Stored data
----
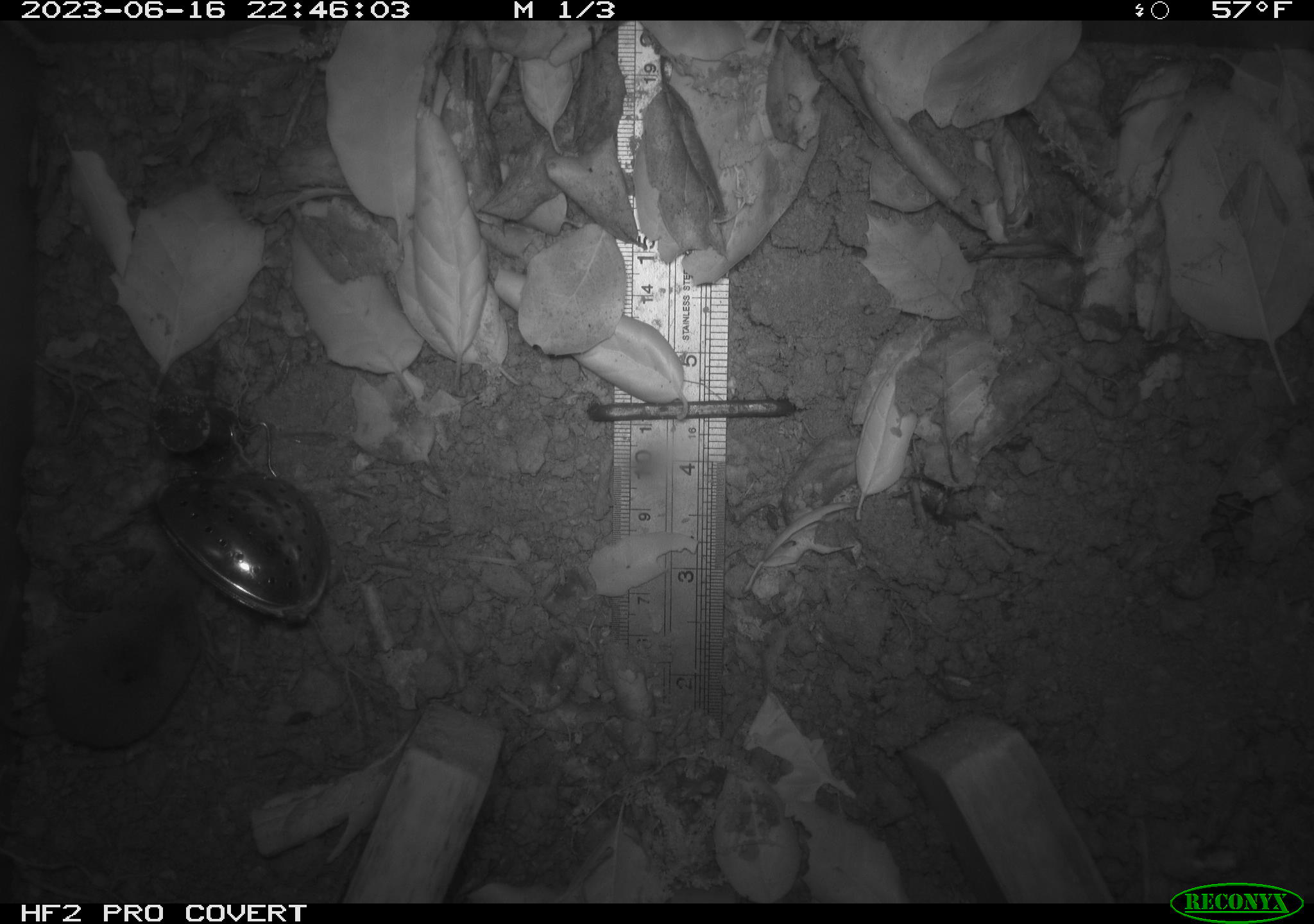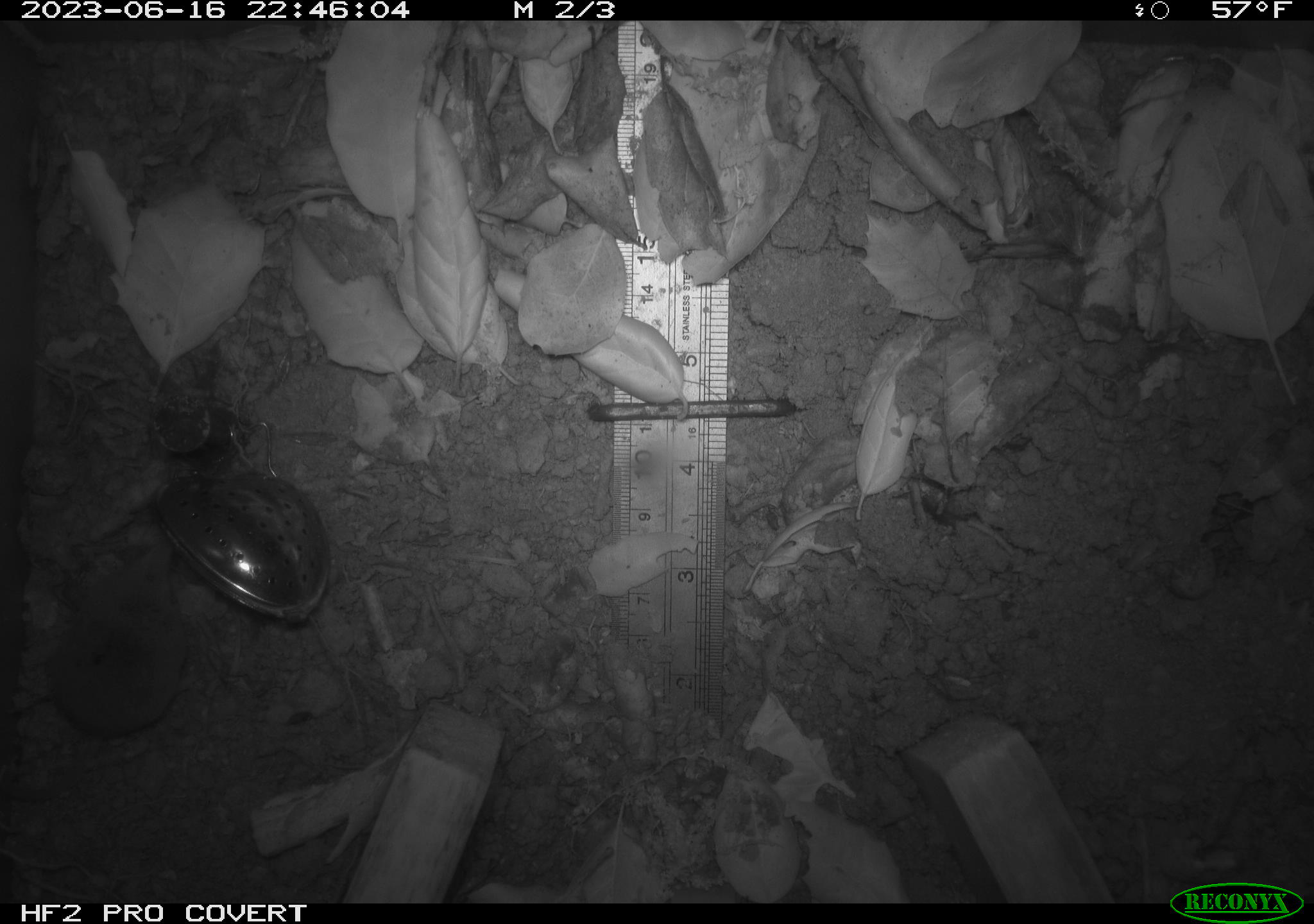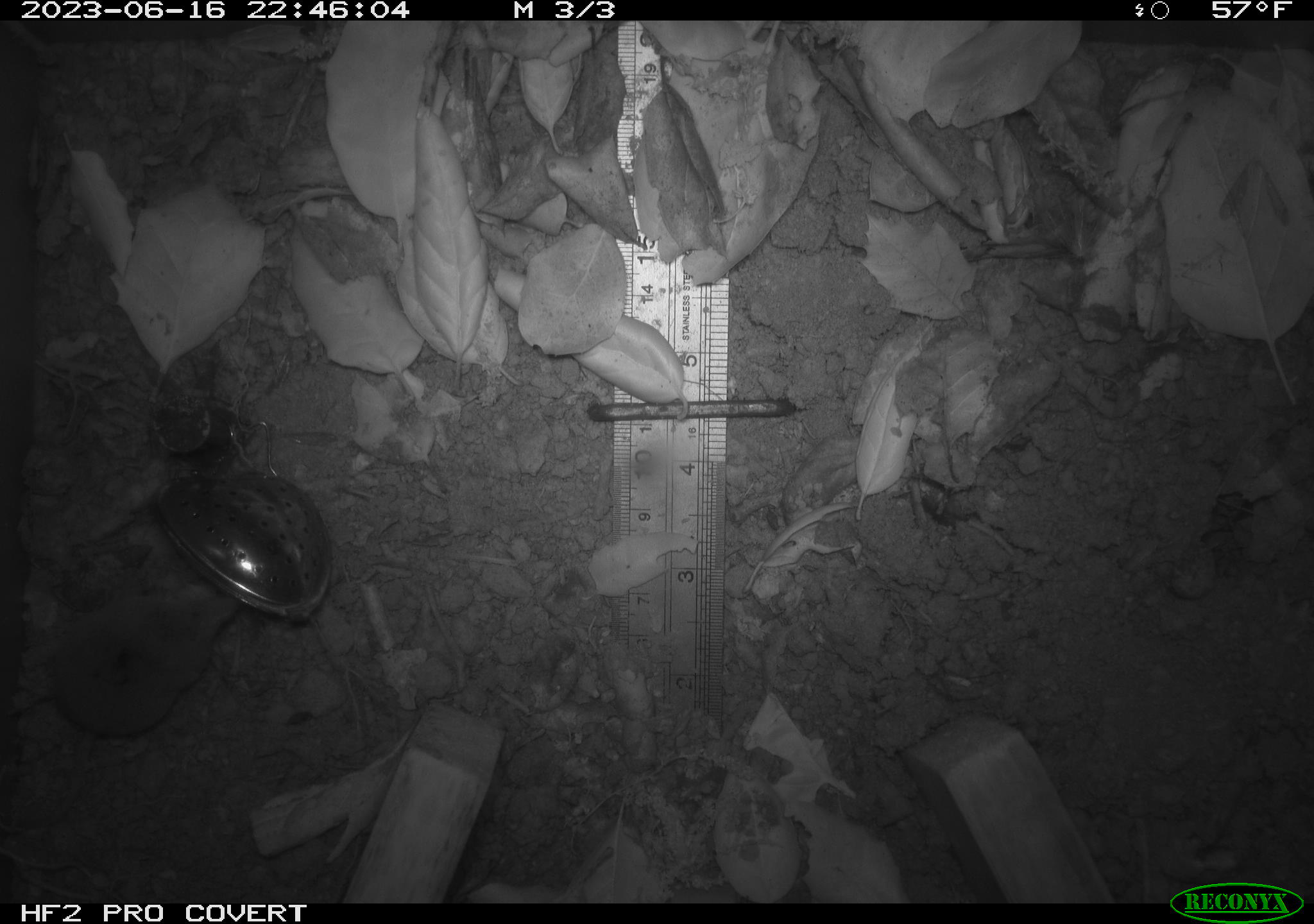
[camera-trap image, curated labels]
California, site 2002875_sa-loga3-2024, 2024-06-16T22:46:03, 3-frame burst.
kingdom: Animalia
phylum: Chordata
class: Mammalia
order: Eulipotyphla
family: Soricidae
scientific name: Soricidae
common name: shrews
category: soricidae family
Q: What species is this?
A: Soricidae family (shrews) (Soricidae).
----
• [Problem to work on]
What you return must match the records line for line, with the pictures left out.

• [Task output]
[camera-trap image, curated labels]
California, site 2002875_sa-loga3-2024, 2024-06-16T22:46:03, 3-frame burst.
kingdom: Animalia
phylum: Chordata
class: Mammalia
order: Eulipotyphla
family: Soricidae
scientific name: Soricidae
common name: shrews
category: soricidae family
Q: What species is this?
A: Soricidae family (shrews) (Soricidae).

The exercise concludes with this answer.